FORWARD LOOKING INFORMATION

This press release may contain forward-looking statements. In some cases, forward-looking statements can be identified by the use of words such as "may", "will", "should", "expect", "plan", "anticipate", "believe", "estimate", "predict", "potential", "continue", and by discussions of strategies that involve risks and uncertainties, including statements regarding: the accretion of the Acquisition Portfolio to AFFO; the timing for completion, and the ability to complete, the Acquisition; the pro forma composition of FCPT's portfolio upon completion of the acquisition of the Acquisition; the entering into of a co-ownership agreement with First Capital; the timing of and ability to obtain new mortgages on the Acquisition Portfolio; the pricing and size of each of the Offering and the Concurrent Private Placement; and the completion of the Offering and the Concurrent Private Placement. The forward-looking statements are based on certain key expectations and assumptions made by the Trust. By their nature, forward-looking statements involve numerous assumptions, inherent risks and uncertainties, both general and specific, that contribute to the possibility that the predictions, forecasts, projections and various future events will not occur. Although management of the Trust believes that the expectations reflected in the forward-looking statements are reasonable, there can be no assurance that future results, levels of activity, performance or achievements will occur as anticipated. Neither the Trust nor any other person assumes responsibility for the accuracy and completeness of any forward-looking statements, and no one has any obligation to update or revise any forward-looking statement, whether as a result of new information, future events or such other factors which affect this information, except as required by law.

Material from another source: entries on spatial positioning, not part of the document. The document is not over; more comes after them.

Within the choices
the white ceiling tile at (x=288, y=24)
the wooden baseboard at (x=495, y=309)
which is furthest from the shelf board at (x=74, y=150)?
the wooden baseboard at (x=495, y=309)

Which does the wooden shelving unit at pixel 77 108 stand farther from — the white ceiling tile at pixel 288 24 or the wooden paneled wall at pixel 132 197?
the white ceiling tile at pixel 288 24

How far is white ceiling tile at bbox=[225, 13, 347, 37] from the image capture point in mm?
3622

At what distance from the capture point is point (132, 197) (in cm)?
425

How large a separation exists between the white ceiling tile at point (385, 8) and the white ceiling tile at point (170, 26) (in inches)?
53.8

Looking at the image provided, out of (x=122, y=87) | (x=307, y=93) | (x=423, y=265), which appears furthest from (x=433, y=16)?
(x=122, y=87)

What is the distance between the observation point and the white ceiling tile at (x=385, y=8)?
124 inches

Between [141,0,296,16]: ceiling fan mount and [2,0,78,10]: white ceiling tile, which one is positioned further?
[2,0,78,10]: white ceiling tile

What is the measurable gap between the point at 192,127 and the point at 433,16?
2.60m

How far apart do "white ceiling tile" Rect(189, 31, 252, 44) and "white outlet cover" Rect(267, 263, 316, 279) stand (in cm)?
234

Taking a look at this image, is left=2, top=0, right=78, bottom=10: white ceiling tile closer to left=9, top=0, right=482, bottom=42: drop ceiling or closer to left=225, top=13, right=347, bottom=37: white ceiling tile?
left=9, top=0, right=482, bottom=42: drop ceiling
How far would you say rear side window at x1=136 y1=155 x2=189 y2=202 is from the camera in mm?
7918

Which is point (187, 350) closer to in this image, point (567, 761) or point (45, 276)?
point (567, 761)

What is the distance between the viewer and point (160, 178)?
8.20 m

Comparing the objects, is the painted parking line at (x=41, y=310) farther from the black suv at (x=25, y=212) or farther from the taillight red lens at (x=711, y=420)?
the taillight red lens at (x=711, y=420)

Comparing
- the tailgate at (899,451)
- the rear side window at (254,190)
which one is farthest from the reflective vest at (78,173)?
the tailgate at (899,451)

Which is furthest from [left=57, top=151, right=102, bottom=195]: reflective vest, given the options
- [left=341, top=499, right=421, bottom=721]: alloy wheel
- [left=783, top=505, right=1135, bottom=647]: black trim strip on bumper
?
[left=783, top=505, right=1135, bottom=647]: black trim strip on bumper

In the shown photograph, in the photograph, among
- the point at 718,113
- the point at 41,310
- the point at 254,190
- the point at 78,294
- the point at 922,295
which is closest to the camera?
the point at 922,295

This press release shall not constitute an offer to sell or the solicitation of an offer to buy, which may be made only by means of a prospectus, nor shall there be any sale of the Units in any state, province or other jurisdiction in which such offer, solicitation or sale would be unlawful prior to registration or qualification under securities laws of any such state, province or other jurisdiction. The Units have not been, and will not be registered under the U.S. Securities Act of 1933, as amended, and may not be offered, sold or delivered in the United States absent registration or an application for exemption from the registration requirements of U.S. securities laws.

NON-IFRS MEASURES

Certain terms used in this press release, including AFFO, NOI and GBV, are not measures defined under International Financial Reporting Standards ("IFRS") as prescribed by the International Accounting Standards Board, do not have standardized meanings prescribed by IFRS and should not be compared to or construed as alternatives to profit/loss, cash flow from operating activities or other measures of financial performance calculated in accordance with IFRS. AFFO, NOI and GBV as computed by the Trust may not be comparable to similar measures presented by other issuers. The Trust uses these measures to better assess the Trust's underlying performance and provides these additional measures so that investors may do the same. Details on non-IFRS measures are set out in the Trust's Management's Discussion and Analysis for the year ended December 31, 2018 and the Trust's Annual Information Form for the year ended December 31, 2017, dated April 30, 2018, which are both available on the Trust's profile at www.sedar.com.